A Lei complementar 173, publicada em maio do ano passado, estabelece que os estados e municípios do Brasil devem cumprir determinadas medidas para que a União garantisse dinheiro ao combate à pandemia, e envolve as despesas com folha de pagamento. No Inciso I, art. 8º diz: ”os Estados, o Distrito Federal e os Municípios afetados pela calamidade pública decorrente da pandemia da Covid-19 ficam proibidos, até 31 de dezembro de 2021, de: conceder, a qualquer título, vantagem, aumento, reajuste ou adequação de remuneração a membros de Poder ou de órgão, servidores e empregados públicos e militares, exceto quando derivado de sentença judicial transitada em julgado ou de determinação legal anterior à calamidade pública”.
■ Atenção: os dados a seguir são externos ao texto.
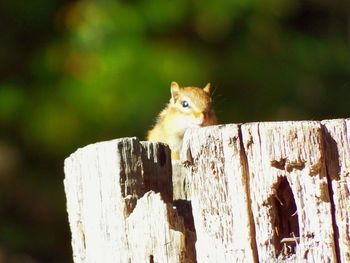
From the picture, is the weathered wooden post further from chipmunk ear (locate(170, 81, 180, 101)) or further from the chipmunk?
chipmunk ear (locate(170, 81, 180, 101))

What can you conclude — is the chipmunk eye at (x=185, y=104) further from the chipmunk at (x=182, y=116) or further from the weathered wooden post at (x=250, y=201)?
the weathered wooden post at (x=250, y=201)

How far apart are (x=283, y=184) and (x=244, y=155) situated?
0.43ft

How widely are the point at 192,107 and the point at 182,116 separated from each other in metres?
0.08

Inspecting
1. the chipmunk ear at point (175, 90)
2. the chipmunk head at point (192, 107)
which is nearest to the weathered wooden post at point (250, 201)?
the chipmunk head at point (192, 107)

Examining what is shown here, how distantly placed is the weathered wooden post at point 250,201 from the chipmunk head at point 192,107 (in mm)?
3128

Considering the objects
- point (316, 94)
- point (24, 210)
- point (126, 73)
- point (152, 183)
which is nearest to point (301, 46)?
point (316, 94)

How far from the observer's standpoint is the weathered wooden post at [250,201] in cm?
317

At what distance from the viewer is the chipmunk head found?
664 centimetres

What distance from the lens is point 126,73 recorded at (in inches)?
359

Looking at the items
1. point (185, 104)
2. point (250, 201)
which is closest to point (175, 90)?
point (185, 104)

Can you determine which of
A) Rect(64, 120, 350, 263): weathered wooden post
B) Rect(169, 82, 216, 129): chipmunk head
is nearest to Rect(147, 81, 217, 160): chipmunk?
Rect(169, 82, 216, 129): chipmunk head

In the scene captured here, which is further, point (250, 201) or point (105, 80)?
point (105, 80)

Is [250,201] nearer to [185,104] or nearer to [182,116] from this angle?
[182,116]

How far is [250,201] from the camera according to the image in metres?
3.22
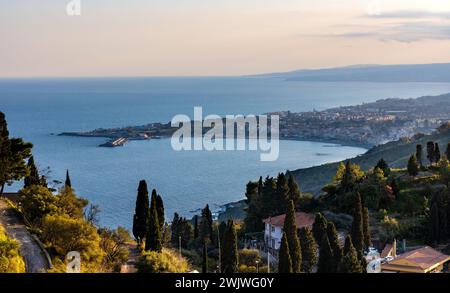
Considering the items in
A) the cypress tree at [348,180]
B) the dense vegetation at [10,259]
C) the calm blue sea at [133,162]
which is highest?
the dense vegetation at [10,259]

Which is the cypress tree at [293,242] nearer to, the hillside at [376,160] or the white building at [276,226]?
the white building at [276,226]

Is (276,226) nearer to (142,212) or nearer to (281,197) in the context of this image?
(281,197)

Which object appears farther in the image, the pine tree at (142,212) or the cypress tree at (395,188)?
the cypress tree at (395,188)

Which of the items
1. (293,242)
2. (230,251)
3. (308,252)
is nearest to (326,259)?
(293,242)

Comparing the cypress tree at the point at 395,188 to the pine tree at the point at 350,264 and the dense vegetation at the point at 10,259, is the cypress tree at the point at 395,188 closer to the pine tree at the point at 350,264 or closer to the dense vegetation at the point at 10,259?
the pine tree at the point at 350,264

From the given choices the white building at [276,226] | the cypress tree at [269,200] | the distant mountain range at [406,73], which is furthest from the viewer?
the distant mountain range at [406,73]

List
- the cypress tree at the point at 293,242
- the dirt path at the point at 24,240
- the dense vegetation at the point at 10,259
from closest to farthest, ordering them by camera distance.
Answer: the dense vegetation at the point at 10,259, the dirt path at the point at 24,240, the cypress tree at the point at 293,242

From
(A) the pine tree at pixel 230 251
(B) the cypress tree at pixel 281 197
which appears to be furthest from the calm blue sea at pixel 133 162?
(A) the pine tree at pixel 230 251

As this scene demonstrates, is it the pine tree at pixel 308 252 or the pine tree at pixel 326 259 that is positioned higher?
the pine tree at pixel 326 259
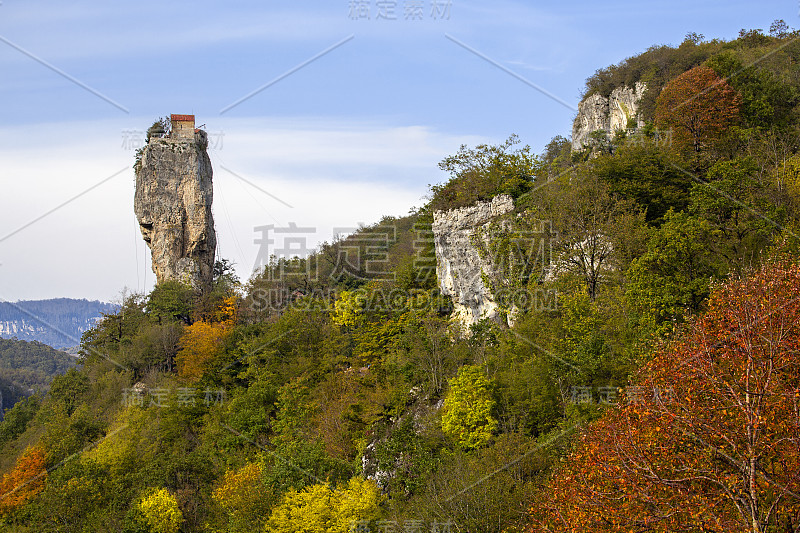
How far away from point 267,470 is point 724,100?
23010 millimetres

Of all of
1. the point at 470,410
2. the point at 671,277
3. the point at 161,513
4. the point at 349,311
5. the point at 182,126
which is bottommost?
the point at 161,513

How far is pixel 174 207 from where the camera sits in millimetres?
52000

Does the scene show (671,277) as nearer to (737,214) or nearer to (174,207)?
(737,214)

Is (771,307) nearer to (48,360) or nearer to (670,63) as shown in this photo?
(670,63)

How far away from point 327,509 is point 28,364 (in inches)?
4218

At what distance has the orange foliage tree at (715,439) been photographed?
10.0m

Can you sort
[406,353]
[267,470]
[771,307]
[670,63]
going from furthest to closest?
[670,63]
[406,353]
[267,470]
[771,307]

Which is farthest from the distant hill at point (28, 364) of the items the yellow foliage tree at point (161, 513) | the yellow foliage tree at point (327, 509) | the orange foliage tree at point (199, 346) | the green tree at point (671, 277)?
the green tree at point (671, 277)

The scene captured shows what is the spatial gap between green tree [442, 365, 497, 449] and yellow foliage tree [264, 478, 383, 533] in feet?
10.2

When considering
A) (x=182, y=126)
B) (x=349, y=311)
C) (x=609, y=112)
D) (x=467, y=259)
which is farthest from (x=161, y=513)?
(x=609, y=112)

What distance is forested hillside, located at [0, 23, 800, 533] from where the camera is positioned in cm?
1114

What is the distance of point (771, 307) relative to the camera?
1136cm

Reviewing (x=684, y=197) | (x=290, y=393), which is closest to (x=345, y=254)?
(x=290, y=393)

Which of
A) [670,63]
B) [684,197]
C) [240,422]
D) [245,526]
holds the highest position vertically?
[670,63]
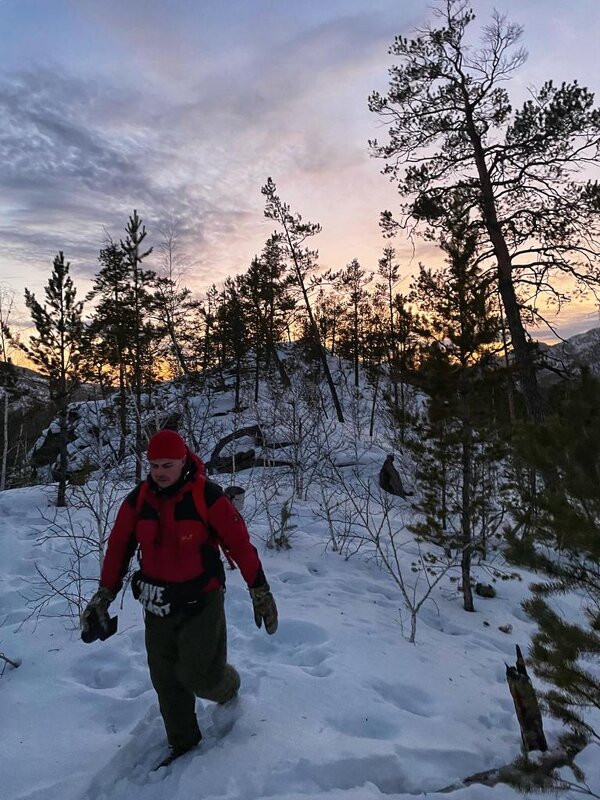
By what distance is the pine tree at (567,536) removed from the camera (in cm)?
234

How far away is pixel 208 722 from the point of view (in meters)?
3.20

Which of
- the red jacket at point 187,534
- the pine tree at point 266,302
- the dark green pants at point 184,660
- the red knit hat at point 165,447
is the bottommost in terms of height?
the dark green pants at point 184,660

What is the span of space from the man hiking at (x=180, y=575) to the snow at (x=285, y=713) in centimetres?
37

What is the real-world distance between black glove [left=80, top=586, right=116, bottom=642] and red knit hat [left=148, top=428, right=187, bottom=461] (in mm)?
994

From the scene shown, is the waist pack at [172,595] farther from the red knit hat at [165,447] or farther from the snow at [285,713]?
the snow at [285,713]

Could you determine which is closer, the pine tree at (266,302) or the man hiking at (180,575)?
the man hiking at (180,575)

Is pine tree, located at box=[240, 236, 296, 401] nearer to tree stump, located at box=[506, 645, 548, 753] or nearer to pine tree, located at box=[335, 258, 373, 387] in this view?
pine tree, located at box=[335, 258, 373, 387]

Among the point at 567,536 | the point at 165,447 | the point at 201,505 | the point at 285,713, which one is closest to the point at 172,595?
the point at 201,505

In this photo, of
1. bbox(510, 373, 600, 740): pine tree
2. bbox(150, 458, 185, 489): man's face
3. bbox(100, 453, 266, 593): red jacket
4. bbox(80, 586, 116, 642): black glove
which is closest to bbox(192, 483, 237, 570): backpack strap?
bbox(100, 453, 266, 593): red jacket

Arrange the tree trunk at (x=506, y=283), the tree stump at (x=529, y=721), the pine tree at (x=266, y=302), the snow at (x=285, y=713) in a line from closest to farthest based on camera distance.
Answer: the snow at (x=285, y=713)
the tree stump at (x=529, y=721)
the tree trunk at (x=506, y=283)
the pine tree at (x=266, y=302)

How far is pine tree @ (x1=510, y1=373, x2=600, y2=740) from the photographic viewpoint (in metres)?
2.34

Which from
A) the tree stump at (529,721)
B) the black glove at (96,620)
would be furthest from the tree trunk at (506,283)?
the black glove at (96,620)

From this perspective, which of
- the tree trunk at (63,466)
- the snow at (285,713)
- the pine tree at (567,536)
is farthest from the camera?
the tree trunk at (63,466)

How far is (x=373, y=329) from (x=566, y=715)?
3247cm
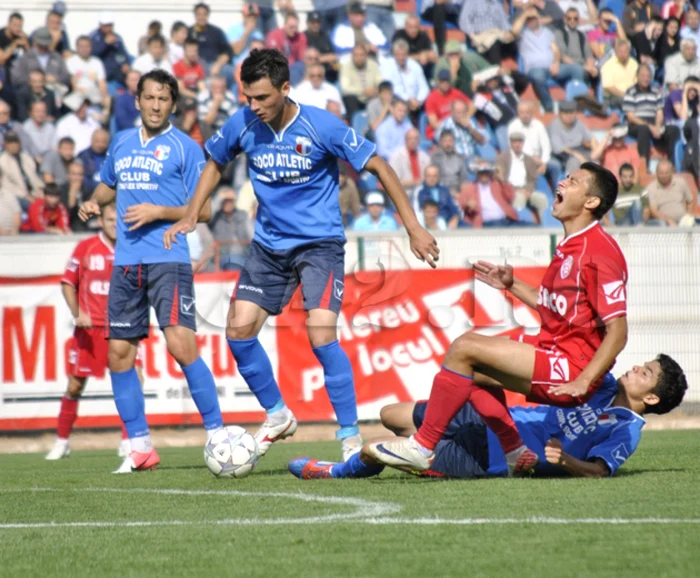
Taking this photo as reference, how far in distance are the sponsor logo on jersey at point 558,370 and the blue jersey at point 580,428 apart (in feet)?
2.20

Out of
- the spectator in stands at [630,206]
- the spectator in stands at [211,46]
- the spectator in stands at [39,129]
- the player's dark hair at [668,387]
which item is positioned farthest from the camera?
the spectator in stands at [211,46]

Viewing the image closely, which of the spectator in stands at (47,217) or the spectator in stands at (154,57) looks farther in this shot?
the spectator in stands at (154,57)

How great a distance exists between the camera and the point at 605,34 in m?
18.7

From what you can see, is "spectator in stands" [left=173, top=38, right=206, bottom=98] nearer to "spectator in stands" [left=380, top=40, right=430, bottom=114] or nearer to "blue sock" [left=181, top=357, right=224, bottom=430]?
"spectator in stands" [left=380, top=40, right=430, bottom=114]

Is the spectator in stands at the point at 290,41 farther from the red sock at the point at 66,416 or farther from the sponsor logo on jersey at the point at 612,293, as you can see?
the sponsor logo on jersey at the point at 612,293

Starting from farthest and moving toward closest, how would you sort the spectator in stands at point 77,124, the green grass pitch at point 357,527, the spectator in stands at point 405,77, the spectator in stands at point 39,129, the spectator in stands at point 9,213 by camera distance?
the spectator in stands at point 405,77, the spectator in stands at point 77,124, the spectator in stands at point 39,129, the spectator in stands at point 9,213, the green grass pitch at point 357,527

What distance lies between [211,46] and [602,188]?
36.8ft

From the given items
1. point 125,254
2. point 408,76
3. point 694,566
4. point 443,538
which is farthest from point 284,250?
point 408,76

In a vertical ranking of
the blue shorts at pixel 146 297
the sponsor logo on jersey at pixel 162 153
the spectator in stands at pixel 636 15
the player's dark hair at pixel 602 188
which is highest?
the spectator in stands at pixel 636 15

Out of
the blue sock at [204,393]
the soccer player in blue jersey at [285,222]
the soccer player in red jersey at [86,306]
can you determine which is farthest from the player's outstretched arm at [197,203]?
the soccer player in red jersey at [86,306]

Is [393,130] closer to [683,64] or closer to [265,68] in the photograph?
[683,64]

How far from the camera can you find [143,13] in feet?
58.0

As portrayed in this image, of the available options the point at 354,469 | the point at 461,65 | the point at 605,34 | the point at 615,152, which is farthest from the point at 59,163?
the point at 605,34

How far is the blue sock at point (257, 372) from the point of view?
729 cm
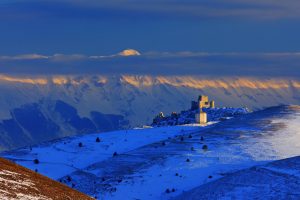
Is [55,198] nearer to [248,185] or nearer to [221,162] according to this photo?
[248,185]

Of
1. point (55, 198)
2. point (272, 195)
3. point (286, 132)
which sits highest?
point (286, 132)

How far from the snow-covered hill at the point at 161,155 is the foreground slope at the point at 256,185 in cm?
420

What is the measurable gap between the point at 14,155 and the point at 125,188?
83.3ft

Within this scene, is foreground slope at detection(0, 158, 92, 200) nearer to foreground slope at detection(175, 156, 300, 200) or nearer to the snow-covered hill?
foreground slope at detection(175, 156, 300, 200)

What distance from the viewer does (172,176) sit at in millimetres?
99125

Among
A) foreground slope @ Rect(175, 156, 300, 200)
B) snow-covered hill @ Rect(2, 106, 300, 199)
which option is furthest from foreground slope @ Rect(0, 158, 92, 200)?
snow-covered hill @ Rect(2, 106, 300, 199)

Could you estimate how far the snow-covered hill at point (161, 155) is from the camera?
97.1 meters

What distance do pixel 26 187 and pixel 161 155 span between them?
60552 millimetres

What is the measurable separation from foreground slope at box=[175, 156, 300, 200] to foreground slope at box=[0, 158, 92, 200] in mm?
34178

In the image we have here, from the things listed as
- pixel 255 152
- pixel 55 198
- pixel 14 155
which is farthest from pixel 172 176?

Os 4,1% de aumento dado para alguns servidores foi autorizado pelo Tribunal de Contas do Paraná (TCE), e o município de Paranavaí foi ao STF contestar os acórdãos e fizeram uma Reclamação em que dizem “que teriam desrespeitado o que decidido por esta CORTE nas ADIs 6450 e 6525”. Assim, o Supremo julgou procedente o pedido “de forma que sejam cassados os atos reclamados”.
O presidente da Associação dos Municípios do Paraná (AMP), Júnior Weiller, enfatiza que não será retroativo, começará a valer neste mês. “Não houve má fé, sim, boa. Tínhamos o parecer do Tribunal de Conta que nos autorizava. A partir de setembro, esses 4,1% serão retirados. Oito municípios da região vão ter que retirar. Caso isso não aconteça, a cidade vai perder a certidão, e o prefeito pode ser, inclusive, responsabilizado criminalmente e responder por isso”.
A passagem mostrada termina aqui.